━━━ PROVIDED DATA ━━━

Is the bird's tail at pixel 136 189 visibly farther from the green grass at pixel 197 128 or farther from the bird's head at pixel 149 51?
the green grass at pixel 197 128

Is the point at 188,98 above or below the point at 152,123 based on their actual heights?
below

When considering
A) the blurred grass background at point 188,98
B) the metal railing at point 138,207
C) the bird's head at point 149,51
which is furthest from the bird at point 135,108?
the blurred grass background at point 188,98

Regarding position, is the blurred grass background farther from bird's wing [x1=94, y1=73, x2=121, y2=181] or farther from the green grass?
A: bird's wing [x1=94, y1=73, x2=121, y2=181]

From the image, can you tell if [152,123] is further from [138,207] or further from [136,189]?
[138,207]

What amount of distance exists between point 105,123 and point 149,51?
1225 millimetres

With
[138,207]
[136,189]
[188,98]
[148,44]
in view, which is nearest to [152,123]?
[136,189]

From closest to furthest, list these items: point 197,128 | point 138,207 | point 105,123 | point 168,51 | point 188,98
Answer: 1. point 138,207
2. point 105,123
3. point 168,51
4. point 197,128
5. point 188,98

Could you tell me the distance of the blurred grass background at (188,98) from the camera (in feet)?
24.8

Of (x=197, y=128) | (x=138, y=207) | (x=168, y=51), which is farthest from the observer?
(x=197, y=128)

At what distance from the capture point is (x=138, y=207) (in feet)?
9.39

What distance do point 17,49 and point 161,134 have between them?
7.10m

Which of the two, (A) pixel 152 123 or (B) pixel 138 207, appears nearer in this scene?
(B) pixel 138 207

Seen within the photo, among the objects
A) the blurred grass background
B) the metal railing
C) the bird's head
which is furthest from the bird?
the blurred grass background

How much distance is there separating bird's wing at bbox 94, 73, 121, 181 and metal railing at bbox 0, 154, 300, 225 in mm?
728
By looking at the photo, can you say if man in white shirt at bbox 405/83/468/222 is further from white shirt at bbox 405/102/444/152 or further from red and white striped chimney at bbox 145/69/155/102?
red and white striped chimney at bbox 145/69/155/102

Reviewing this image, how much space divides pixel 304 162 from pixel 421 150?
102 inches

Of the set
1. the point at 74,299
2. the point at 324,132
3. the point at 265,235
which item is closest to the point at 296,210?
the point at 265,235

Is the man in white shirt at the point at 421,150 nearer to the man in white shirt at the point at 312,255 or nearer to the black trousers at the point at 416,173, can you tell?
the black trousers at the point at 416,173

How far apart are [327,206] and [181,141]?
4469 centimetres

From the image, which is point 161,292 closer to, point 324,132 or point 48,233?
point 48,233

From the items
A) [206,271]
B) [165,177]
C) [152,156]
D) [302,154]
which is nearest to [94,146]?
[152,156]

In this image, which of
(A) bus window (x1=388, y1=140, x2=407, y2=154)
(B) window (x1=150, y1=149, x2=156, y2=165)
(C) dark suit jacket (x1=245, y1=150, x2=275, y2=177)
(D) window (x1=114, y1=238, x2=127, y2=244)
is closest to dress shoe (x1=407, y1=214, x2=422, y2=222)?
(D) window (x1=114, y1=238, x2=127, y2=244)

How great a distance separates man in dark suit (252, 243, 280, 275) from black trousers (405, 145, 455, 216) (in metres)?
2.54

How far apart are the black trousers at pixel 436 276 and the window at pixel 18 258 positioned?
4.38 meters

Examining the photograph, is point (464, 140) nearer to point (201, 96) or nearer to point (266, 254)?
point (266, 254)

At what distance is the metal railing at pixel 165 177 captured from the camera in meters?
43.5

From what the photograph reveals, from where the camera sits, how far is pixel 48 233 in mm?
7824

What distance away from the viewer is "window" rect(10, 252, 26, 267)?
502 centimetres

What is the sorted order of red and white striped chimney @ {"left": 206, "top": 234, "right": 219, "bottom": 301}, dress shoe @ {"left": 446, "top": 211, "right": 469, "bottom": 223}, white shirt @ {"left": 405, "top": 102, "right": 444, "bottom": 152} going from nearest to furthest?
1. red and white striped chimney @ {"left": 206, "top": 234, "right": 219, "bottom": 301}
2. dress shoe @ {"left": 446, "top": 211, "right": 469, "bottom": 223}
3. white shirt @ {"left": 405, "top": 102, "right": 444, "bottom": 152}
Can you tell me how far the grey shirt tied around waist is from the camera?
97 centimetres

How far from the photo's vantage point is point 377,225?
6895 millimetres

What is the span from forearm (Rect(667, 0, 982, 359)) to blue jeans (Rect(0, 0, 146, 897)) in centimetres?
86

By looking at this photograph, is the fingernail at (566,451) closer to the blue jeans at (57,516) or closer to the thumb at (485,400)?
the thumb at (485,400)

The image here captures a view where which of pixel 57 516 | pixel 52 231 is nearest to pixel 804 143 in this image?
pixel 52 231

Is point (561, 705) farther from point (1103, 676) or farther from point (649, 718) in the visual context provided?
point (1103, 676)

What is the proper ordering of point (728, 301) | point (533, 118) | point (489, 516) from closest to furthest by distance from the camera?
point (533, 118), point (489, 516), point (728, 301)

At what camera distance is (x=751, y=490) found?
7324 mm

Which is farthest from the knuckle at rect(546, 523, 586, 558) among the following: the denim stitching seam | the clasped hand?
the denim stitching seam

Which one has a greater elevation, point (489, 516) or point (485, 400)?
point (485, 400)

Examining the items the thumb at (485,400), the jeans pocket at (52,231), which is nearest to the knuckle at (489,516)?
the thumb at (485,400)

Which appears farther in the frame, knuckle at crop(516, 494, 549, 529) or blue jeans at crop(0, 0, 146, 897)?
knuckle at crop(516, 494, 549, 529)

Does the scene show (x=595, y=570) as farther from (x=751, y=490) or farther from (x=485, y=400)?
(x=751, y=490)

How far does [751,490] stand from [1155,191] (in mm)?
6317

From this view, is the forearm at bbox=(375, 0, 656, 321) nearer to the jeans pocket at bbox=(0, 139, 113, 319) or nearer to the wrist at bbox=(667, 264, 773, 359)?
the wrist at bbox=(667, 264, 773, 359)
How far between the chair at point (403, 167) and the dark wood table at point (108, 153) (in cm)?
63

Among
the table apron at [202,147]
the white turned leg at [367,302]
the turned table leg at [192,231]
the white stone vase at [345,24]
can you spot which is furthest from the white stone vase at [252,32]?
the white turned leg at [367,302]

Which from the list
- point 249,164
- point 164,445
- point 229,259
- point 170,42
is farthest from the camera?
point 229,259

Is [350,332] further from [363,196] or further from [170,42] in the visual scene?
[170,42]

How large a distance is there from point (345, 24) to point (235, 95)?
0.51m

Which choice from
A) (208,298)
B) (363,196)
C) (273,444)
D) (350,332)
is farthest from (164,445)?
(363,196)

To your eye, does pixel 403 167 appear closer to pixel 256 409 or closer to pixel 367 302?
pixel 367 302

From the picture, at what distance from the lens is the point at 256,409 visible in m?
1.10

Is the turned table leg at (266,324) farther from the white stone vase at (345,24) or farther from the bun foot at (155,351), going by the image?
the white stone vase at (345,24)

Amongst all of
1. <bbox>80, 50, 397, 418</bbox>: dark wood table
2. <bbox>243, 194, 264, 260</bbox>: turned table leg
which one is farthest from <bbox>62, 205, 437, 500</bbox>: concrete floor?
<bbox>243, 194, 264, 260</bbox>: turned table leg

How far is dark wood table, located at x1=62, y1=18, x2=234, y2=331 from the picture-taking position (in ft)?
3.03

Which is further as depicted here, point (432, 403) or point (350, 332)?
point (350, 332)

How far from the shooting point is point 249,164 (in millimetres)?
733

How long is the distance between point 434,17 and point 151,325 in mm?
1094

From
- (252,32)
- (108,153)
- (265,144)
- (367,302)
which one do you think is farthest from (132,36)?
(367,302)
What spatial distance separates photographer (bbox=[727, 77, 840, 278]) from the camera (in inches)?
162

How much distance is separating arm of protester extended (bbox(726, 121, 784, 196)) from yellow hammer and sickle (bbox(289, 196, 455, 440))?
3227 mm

━━━

- **WHAT THE EXERCISE ASKS**
Copy all of the records above line for line, with no changes.

- **FULL OUTPUT**
Is the bird's tail at pixel 136 189 visibly farther from the green grass at pixel 197 128 or farther from the bird's head at pixel 149 51?
the green grass at pixel 197 128

Is the point at 188,98 above or below the point at 152,123 based on their actual heights?
below

When considering
A) the blurred grass background at point 188,98
B) the metal railing at point 138,207
C) the bird's head at point 149,51
which is furthest from the bird at point 135,108?
the blurred grass background at point 188,98

Regarding position, is the blurred grass background farther from bird's wing [x1=94, y1=73, x2=121, y2=181] or farther from the green grass?
A: bird's wing [x1=94, y1=73, x2=121, y2=181]

From the image, can you tell if [152,123] is further from [138,207] or further from [136,189]?
[138,207]

What amount of distance exists between point 105,123 and point 149,51?
1225 millimetres

With
[138,207]
[136,189]
[188,98]
[148,44]
in view, which is nearest to [152,123]?
[136,189]

From closest to furthest, list these items: point 197,128 | point 138,207 | point 105,123 | point 168,51 | point 188,98
Answer: 1. point 138,207
2. point 105,123
3. point 168,51
4. point 197,128
5. point 188,98

Could you tell me the distance of the blurred grass background at (188,98) from the camera (in feet)?
24.8

Of (x=197, y=128) | (x=138, y=207) | (x=168, y=51), which is farthest from the observer?
(x=197, y=128)

At what distance from the capture point is (x=138, y=207) (in feet)?
9.39

What distance do point 17,49 and point 161,134 have between them?
7.10m

Which of the two, (A) pixel 152 123 or (B) pixel 138 207, appears nearer in this scene?
(B) pixel 138 207

Seen within the photo, among the objects
A) the blurred grass background
B) the metal railing
C) the bird's head
which is furthest from the bird?
the blurred grass background

How much distance is there separating bird's wing at bbox 94, 73, 121, 181 and metal railing at bbox 0, 154, 300, 225 in mm?
728
By looking at the photo, can you say if man in white shirt at bbox 405/83/468/222 is further from white shirt at bbox 405/102/444/152 or further from red and white striped chimney at bbox 145/69/155/102?
red and white striped chimney at bbox 145/69/155/102

Reviewing this image, how much space divides pixel 304 162 from pixel 421 150?
102 inches

Of the set
1. the point at 74,299
2. the point at 324,132
3. the point at 265,235
which item is closest to the point at 296,210?
the point at 265,235

Is the man in white shirt at the point at 421,150 nearer to the man in white shirt at the point at 312,255 or nearer to the black trousers at the point at 416,173, can you tell?
the black trousers at the point at 416,173

How far apart are [327,206] and [181,141]?
4469 centimetres

From the image, which is point 161,292 closer to, point 324,132 or point 48,233?
point 48,233

From the items
A) [206,271]
B) [165,177]
C) [152,156]
D) [302,154]
which is nearest to [94,146]?
[152,156]

In this image, which of
(A) bus window (x1=388, y1=140, x2=407, y2=154)
(B) window (x1=150, y1=149, x2=156, y2=165)
(C) dark suit jacket (x1=245, y1=150, x2=275, y2=177)
(D) window (x1=114, y1=238, x2=127, y2=244)
is closest to dress shoe (x1=407, y1=214, x2=422, y2=222)?
(D) window (x1=114, y1=238, x2=127, y2=244)

How great a distance separates man in dark suit (252, 243, 280, 275) from black trousers (405, 145, 455, 216) (in metres)?
2.54

How far apart are the black trousers at pixel 436 276 and the window at pixel 18 258 positioned?
4.38 meters

Examining the photograph, is point (464, 140) nearer to point (201, 96) or nearer to point (266, 254)?
point (266, 254)

At what distance is the metal railing at pixel 165 177 captured from the camera in meters?
43.5

From what the photograph reveals, from where the camera sits, how far is pixel 48 233 in mm?
7824

What distance away from the viewer is "window" rect(10, 252, 26, 267)?
502 centimetres

What is the sorted order of red and white striped chimney @ {"left": 206, "top": 234, "right": 219, "bottom": 301}, dress shoe @ {"left": 446, "top": 211, "right": 469, "bottom": 223}, white shirt @ {"left": 405, "top": 102, "right": 444, "bottom": 152} going from nearest to furthest?
1. red and white striped chimney @ {"left": 206, "top": 234, "right": 219, "bottom": 301}
2. dress shoe @ {"left": 446, "top": 211, "right": 469, "bottom": 223}
3. white shirt @ {"left": 405, "top": 102, "right": 444, "bottom": 152}
Can you tell me how far the grey shirt tied around waist is from the camera?
97 centimetres

How far from the photo's vantage point is point 377,225?
6895 millimetres

What is the span from forearm (Rect(667, 0, 982, 359)) to blue jeans (Rect(0, 0, 146, 897)) in centimetres?
86

By looking at this photograph, is the fingernail at (566,451) closer to the blue jeans at (57,516) or closer to the thumb at (485,400)?
the thumb at (485,400)

The image here captures a view where which of pixel 57 516 | pixel 52 231 is nearest to pixel 804 143 in this image?
pixel 52 231

Is point (561, 705) farther from point (1103, 676) or farther from point (649, 718) in the visual context provided?
point (1103, 676)

What is the proper ordering of point (728, 301) | point (533, 118) | point (489, 516) from closest to furthest by distance from the camera?
point (533, 118), point (489, 516), point (728, 301)

At what camera distance is (x=751, y=490) found?
7324 mm

Which is farthest from the knuckle at rect(546, 523, 586, 558) among the following: the denim stitching seam | the clasped hand?
the denim stitching seam

Which one has a greater elevation, point (489, 516) or point (485, 400)?
point (485, 400)

Examining the items the thumb at (485,400), the jeans pocket at (52,231), which is nearest to the knuckle at (489,516)?
the thumb at (485,400)

Which appears farther in the frame, knuckle at crop(516, 494, 549, 529) or blue jeans at crop(0, 0, 146, 897)?
knuckle at crop(516, 494, 549, 529)

Does the scene show (x=595, y=570) as farther from (x=751, y=490) or farther from (x=485, y=400)?
(x=751, y=490)

How far does [751,490] stand from [1155,191] (in mm)?
6317

From this view, is the forearm at bbox=(375, 0, 656, 321) nearer to the jeans pocket at bbox=(0, 139, 113, 319) or nearer to the wrist at bbox=(667, 264, 773, 359)?
the wrist at bbox=(667, 264, 773, 359)
How far between the chair at point (403, 167) and the dark wood table at point (108, 153) (in cm)?
63

Among
the table apron at [202,147]
the white turned leg at [367,302]
the turned table leg at [192,231]
the white stone vase at [345,24]
can you spot which is furthest from the white stone vase at [252,32]?
the white turned leg at [367,302]

Which from the list
- point 249,164
- point 164,445
- point 229,259
- point 170,42
is farthest from the camera?
point 229,259

Is [350,332] further from [363,196] or further from [170,42] in the visual scene?
[170,42]

How large a distance is there from point (345, 24) to point (235, 95)?
0.51m

Which choice from
A) (208,298)
B) (363,196)
C) (273,444)
D) (350,332)
is farthest from (164,445)?
(363,196)

To your eye, does pixel 403 167 appear closer to pixel 256 409 or closer to pixel 367 302?
pixel 367 302

From the picture, at what distance from the lens is the point at 256,409 visible in m?
1.10

Is the turned table leg at (266,324) farther from the white stone vase at (345,24) or farther from the bun foot at (155,351), going by the image?
the white stone vase at (345,24)

Amongst all of
1. <bbox>80, 50, 397, 418</bbox>: dark wood table
2. <bbox>243, 194, 264, 260</bbox>: turned table leg
which one is farthest from <bbox>62, 205, 437, 500</bbox>: concrete floor?
<bbox>243, 194, 264, 260</bbox>: turned table leg

How far is dark wood table, located at x1=62, y1=18, x2=234, y2=331 from the picture-taking position (in ft)?
3.03

Which is further as depicted here, point (432, 403) or point (350, 332)?
point (350, 332)

How far from the shooting point is point 249,164 (in millimetres)?
733

How long is the distance between point 434,17 and point 151,325 in mm?
1094

From
- (252,32)
- (108,153)
- (265,144)
- (367,302)
which one do you think is farthest from (132,36)?
(367,302)
What spatial distance separates photographer (bbox=[727, 77, 840, 278]) from the camera (in inches)?
162

How much distance is separating arm of protester extended (bbox(726, 121, 784, 196)) from yellow hammer and sickle (bbox(289, 196, 455, 440))?
3227 mm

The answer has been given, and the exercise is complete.